2. Mekanisme konversi
Kondisi tergantung pada platform:
- Konversi dapat terjadi jika harga setidaknya sekali mencapai target atau menetap di atasnya.
- Beberapa platform menggunakan kontrak pintar untuk mengotomatiskan perhitungan.
Keuntungan
- Hasil tinggi: Suku bunga sering kali melebihi suku bunga deposit standar (hingga 277% APR di Bitget).
- Mengunci keuntungan: Pendapatan yang sudah diketahui, bahkan jika pasar bergerak melawan perkiraan.
- Diversifikasi: Berbagai pilihan pasangan (BTC/ETH, BTC/USDT, dll.) dan jangka waktu (dari satu hari hingga satu kuartal).
- Tanpa biaya: Tidak ada biaya perdagangan, seperti di pasar spot.
- Fleksibilitas: Alat ini cocok untuk pasar yang sedang tumbuh, jatuh, dan sisi.
Risiko dan kekurangan
1. Penguncian dana: Tidak mungkin menarik aset lebih awal, yang membatasi likuiditas.
2. Volatilitas pasar: Fluktuasi harga yang tajam dapat membuat konversi tidak menguntungkan (misalnya, jika harga BTC jatuh di bawah target, investor akan mendapatkan lebih banyak BTC, tetapi nilai pasar mereka mungkin lebih rendah dari yang diharapkan).
3. Risiko regulasi: Tidak adanya asuransi simpanan dan ketergantungan pada keandalan platform (risiko peretasan atau kebangkrutan bursa).
4. Kesulitan memprediksi: Volatilitas tinggi cryptocurrency menyulitkan penentuan harga eksekusi dengan tepat.
Strategi penggunaan
- Di pasar yang sedang tumbuh: Mengunci keuntungan dalam stablecoin saat mencapai harga target. Misalnya, menjual BTC pada harga tinggi melalui produk 'Jual Mahal' di Bybit.

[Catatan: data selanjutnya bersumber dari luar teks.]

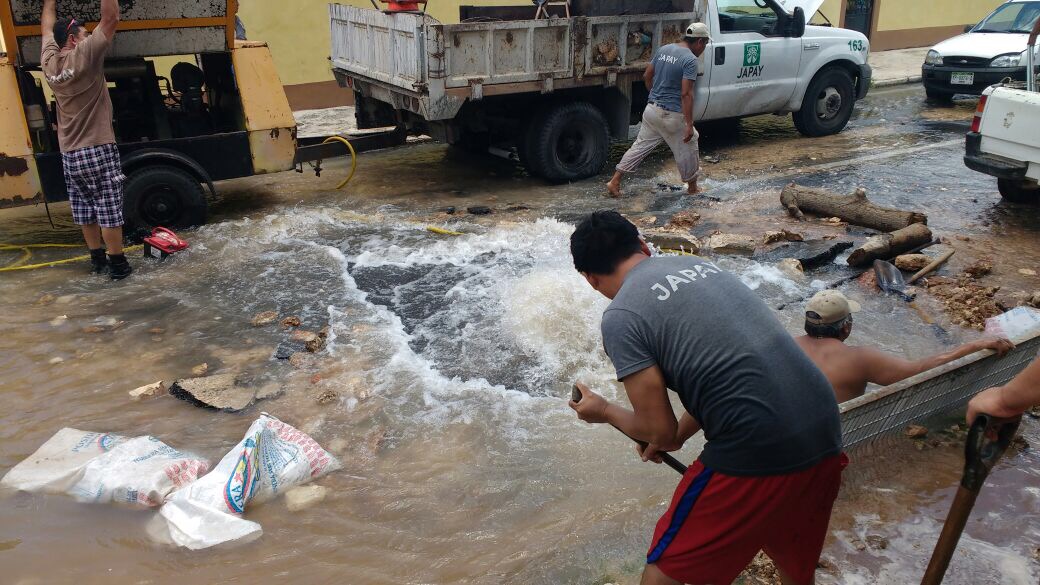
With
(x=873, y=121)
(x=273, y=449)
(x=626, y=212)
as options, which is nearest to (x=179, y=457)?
(x=273, y=449)

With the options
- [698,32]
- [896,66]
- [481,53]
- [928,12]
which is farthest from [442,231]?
[928,12]

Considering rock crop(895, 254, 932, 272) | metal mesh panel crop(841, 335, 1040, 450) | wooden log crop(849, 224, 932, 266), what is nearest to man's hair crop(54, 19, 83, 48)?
metal mesh panel crop(841, 335, 1040, 450)

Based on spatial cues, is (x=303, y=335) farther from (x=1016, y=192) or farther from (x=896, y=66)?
A: (x=896, y=66)

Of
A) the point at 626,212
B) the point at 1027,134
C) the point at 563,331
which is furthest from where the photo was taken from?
the point at 626,212

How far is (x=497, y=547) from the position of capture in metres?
3.38

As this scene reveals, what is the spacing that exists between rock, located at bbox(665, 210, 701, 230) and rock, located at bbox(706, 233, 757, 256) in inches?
23.0

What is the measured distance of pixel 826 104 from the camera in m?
10.6

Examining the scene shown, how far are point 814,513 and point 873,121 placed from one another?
1090 centimetres

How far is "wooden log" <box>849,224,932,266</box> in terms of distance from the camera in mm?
6113

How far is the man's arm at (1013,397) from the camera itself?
2207 millimetres

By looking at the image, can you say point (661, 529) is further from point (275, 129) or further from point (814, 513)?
point (275, 129)

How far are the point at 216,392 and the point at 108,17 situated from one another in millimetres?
2912

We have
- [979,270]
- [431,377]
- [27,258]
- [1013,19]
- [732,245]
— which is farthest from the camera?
[1013,19]

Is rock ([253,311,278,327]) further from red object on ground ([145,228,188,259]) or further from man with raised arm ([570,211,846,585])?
man with raised arm ([570,211,846,585])
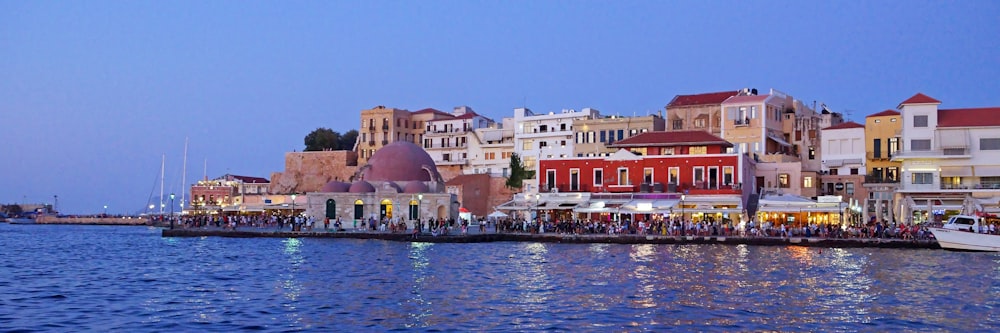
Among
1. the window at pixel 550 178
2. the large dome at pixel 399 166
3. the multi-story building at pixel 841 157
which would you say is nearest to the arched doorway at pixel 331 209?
the large dome at pixel 399 166

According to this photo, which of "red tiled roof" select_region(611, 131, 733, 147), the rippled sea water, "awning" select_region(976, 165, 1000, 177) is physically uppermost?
"red tiled roof" select_region(611, 131, 733, 147)

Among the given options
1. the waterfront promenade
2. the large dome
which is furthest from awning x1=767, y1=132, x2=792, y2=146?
the large dome

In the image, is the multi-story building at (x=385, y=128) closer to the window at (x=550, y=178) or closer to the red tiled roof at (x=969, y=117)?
the window at (x=550, y=178)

- Di pasar yang jatuh: Mengumpulkan cryptocurrency pada harga yang menguntungkan. Misalnya, membeli BTC melalui produk 'Beli Murah', jika harga turun di bawah strike.
- Alih-alih order limit: Otomatisasi transaksi dengan pendapatan yang dijamin, bahkan jika tujuan tidak tercapai.
Platform populer
1. Binance: Jangka waktu fleksibel dan perhitungan hasil yang transparan.
2. Bybit: Produk 'Beli Murah' dan 'Jual Mahal' dengan APR hingga 500%.
3. Bitget: Produk VIP dengan perhitungan harian dan taruhan tinggi.
4. Gate.io: Alat untuk membeli pada koreksi dan melindungi risiko.
Taktik
- Pelajari kondisi konversi dan biaya di platform yang dipilih.
- Pilih strike dekat dengan harga saat ini untuk mengurangi risiko.
- Diversifikasi portofolio dengan menggunakan pasangan dan jangka waktu yang berbeda.
- Pertimbangkan faktor makroekonomi (misalnya, berita tentang regulasi).
Investasi dua mata uang adalah alat yang kuat untuk trader berpengalaman, tetapi memerlukan analisis mendalam dan pemahaman risiko. Sebelum menginvestasikan dana, disarankan untuk menguji strategi pada jumlah kecil.